Esto que está tan por debajo de nuestra dignidad resulta ser nuestro destino.
Es por tanto hacernos dignos de lo que nos pasa. Para Vila Matas ser digno de lo que pasa, de los acontecimientos, es ser
notario o testigo de este tiempo. Y no porque no fuera digno de otra cosa, pues
le sobra el talento, los recursos, el estilo, la cultura bibliográfica, la
ilusión con la que viajó a París y rentó un piso de Margaritte Duras y frecuentó los cafés y los lugares de tantos
escritores…
¿Tan sólo queda el humor cínico, o la
risa? Sí, dice Colli, “pero la risa es un espasmo expresivo. Los dados ya han
sido tirados y todavía giran: sin embargo, cuando se detengan, mostrarán algo
que no es un juego” (Colli, 1996: 270). Que es un acontecimiento. Sólo nos
queda vivir con dignidad lo que nos pasa, vivir el acontecimiento con Amor o
con Odio. Amar u odiar lo que nos pasa significa tomar distancia y ser capaces
de contraefectuar privadamente el acontecimiento como resistencia o como
sumisión.
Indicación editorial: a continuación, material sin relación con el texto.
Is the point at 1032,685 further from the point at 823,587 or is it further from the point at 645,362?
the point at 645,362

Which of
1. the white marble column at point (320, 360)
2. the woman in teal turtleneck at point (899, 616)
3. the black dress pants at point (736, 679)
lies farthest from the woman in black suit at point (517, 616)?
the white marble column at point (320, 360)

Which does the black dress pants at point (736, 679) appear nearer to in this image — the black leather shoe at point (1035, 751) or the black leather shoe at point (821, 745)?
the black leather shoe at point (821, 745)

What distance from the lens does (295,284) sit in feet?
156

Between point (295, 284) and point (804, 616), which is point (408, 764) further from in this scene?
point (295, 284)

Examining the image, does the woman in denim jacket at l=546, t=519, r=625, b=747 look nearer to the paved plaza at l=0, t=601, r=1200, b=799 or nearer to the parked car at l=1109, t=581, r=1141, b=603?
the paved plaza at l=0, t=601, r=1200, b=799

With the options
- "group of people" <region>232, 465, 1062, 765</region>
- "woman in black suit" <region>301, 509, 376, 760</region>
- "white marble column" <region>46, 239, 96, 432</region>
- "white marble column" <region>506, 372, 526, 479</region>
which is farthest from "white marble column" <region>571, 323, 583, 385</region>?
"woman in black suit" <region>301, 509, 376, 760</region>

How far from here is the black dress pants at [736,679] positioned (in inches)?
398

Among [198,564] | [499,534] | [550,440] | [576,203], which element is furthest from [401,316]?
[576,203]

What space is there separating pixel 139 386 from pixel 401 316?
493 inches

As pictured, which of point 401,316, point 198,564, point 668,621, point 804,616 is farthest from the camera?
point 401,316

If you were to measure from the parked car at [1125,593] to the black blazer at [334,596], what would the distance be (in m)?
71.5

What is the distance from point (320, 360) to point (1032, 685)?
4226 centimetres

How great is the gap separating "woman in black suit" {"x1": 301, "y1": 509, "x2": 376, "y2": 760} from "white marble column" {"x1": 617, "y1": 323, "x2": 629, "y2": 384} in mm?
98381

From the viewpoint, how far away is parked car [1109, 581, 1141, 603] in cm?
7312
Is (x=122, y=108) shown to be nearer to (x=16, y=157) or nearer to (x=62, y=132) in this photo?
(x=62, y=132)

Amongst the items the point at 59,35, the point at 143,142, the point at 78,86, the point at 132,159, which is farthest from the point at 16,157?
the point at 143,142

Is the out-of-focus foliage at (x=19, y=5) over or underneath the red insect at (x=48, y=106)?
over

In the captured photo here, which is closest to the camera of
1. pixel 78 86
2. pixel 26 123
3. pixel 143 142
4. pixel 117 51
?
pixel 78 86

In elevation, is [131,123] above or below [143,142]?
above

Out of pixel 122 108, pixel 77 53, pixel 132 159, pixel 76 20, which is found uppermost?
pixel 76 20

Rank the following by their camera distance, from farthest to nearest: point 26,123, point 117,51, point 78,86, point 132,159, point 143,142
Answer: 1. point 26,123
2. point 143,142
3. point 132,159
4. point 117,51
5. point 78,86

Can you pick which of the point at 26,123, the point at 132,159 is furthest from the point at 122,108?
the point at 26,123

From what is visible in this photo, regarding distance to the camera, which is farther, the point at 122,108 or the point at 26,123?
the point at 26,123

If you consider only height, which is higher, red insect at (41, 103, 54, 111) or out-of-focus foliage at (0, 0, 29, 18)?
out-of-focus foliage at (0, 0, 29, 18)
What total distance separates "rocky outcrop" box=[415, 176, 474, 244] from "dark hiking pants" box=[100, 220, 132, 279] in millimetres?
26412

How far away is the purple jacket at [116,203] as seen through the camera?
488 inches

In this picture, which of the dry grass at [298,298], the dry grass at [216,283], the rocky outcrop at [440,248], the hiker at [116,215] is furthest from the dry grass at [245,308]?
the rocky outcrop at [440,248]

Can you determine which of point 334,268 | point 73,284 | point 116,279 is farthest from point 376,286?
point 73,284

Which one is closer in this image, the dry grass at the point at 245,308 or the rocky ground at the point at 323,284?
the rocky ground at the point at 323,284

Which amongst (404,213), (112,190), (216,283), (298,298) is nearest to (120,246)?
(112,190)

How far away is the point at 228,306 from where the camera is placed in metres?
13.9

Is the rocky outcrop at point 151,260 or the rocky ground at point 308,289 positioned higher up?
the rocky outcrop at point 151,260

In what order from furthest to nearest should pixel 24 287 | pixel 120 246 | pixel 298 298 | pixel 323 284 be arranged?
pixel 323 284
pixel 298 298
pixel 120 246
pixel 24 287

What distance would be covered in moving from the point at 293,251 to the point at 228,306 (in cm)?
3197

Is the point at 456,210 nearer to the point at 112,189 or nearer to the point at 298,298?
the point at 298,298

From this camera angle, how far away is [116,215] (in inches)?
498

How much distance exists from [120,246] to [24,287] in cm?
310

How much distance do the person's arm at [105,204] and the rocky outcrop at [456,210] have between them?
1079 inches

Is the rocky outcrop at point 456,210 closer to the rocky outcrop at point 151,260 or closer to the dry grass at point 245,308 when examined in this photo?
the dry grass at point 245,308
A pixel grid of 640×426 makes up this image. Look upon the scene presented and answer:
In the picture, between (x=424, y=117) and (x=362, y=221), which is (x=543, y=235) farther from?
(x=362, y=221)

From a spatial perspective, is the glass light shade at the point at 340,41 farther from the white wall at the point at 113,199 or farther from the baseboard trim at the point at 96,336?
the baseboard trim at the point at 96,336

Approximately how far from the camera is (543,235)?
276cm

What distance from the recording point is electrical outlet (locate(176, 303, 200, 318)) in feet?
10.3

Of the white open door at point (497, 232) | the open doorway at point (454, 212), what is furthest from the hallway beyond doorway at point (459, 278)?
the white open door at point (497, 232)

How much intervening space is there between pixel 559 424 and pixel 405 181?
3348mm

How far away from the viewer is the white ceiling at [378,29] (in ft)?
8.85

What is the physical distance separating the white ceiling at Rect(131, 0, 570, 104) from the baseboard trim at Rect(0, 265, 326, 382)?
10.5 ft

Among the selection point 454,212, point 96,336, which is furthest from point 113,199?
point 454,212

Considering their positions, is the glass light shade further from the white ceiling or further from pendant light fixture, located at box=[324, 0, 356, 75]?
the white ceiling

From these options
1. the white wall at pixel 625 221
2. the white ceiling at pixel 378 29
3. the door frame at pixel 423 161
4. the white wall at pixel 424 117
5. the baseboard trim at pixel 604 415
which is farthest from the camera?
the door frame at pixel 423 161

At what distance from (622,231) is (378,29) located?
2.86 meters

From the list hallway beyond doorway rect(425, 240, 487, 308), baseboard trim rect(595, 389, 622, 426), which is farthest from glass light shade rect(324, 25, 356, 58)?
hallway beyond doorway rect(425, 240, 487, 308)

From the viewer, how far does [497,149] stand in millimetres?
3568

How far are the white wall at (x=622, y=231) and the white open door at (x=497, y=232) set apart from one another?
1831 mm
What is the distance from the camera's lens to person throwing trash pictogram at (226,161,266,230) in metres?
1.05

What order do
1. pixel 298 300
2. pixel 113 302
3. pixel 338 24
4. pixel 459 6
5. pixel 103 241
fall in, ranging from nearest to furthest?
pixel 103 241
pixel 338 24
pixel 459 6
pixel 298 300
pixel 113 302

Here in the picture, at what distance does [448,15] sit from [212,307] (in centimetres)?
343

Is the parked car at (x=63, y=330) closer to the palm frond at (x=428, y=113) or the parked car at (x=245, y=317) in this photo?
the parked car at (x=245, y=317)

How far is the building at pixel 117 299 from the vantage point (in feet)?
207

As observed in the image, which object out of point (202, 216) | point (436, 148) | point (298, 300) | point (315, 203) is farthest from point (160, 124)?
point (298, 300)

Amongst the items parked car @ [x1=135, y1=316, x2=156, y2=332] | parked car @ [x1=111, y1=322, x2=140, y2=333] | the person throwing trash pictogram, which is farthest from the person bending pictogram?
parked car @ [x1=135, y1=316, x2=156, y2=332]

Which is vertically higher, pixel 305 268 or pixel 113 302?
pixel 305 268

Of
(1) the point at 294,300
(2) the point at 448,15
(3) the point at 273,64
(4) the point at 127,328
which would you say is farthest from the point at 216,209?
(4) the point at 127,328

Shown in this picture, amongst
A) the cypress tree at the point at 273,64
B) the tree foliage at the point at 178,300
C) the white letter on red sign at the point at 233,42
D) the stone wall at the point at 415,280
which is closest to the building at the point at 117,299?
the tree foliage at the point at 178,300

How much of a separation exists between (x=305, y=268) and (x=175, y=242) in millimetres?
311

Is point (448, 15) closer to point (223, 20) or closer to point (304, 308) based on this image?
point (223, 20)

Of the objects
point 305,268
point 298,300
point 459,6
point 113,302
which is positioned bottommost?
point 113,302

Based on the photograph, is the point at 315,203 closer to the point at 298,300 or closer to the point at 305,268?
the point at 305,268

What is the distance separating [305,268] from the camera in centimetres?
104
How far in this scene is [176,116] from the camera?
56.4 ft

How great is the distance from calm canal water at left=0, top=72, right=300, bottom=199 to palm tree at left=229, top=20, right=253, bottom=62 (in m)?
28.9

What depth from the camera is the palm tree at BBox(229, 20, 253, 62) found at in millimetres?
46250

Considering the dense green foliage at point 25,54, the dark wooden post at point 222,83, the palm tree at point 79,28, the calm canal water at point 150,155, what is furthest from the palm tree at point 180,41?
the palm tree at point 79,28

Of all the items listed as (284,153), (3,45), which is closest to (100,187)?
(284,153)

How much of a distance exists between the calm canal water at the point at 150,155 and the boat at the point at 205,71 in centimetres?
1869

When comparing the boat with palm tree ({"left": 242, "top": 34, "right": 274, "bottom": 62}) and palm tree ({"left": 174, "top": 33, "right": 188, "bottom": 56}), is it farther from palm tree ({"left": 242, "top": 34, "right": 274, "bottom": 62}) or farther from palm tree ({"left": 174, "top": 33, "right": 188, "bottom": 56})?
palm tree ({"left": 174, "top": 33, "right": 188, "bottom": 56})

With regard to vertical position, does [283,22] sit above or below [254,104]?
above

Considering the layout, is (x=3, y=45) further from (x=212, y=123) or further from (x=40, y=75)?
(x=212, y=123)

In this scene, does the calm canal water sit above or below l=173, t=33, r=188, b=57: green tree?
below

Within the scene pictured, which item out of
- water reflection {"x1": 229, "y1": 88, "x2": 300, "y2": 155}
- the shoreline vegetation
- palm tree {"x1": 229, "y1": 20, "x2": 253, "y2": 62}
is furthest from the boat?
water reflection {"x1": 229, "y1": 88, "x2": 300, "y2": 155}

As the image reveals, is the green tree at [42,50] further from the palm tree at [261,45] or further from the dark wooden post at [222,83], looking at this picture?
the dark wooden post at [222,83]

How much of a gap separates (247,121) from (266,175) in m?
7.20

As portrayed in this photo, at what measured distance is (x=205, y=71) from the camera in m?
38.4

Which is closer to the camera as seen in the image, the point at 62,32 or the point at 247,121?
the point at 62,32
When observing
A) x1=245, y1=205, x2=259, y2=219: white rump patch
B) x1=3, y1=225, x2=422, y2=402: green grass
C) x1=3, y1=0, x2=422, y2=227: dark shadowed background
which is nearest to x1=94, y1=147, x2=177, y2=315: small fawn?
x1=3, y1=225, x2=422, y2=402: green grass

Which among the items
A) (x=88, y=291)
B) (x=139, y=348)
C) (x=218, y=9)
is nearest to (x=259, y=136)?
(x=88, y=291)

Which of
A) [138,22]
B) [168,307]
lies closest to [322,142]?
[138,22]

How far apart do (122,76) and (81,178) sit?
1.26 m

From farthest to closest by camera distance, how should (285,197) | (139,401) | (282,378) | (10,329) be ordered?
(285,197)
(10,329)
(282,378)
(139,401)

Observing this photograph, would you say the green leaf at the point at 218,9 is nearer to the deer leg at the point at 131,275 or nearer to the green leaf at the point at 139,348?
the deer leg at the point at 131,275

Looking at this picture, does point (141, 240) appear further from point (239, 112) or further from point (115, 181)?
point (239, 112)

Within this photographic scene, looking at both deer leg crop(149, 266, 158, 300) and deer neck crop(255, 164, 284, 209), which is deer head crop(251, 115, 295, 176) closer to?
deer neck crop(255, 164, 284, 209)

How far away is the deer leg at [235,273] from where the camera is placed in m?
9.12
Vila Matas ha decidido amar a los autores que han asesinado su
escritura, que se han fugado de ella, videntes que huyen del barco que se hunde
como de la ciudad a punto de ser bombardeada.
Amar a esos autores que huyen no
es sumarse a la cobardía de las ratas que escapan, pues el peligro es en este
caso el ridículo de los epígonos, o quedar varado en la nada remando en el
desierto, como aquel soldado japonés que seguía defendiendo un islote del
pacífico treinta años después, sino celebrar las exequias en compañía de los
videntes de lo evidente, de los autores que han ido anunciando y efectuando o
contraefectuando esta muerte del libro ficción. Con la dignidad de estar a la
altura de lo que pasa, o de lo que ha pasado, del eventum. Bailando en los límites de la ficción.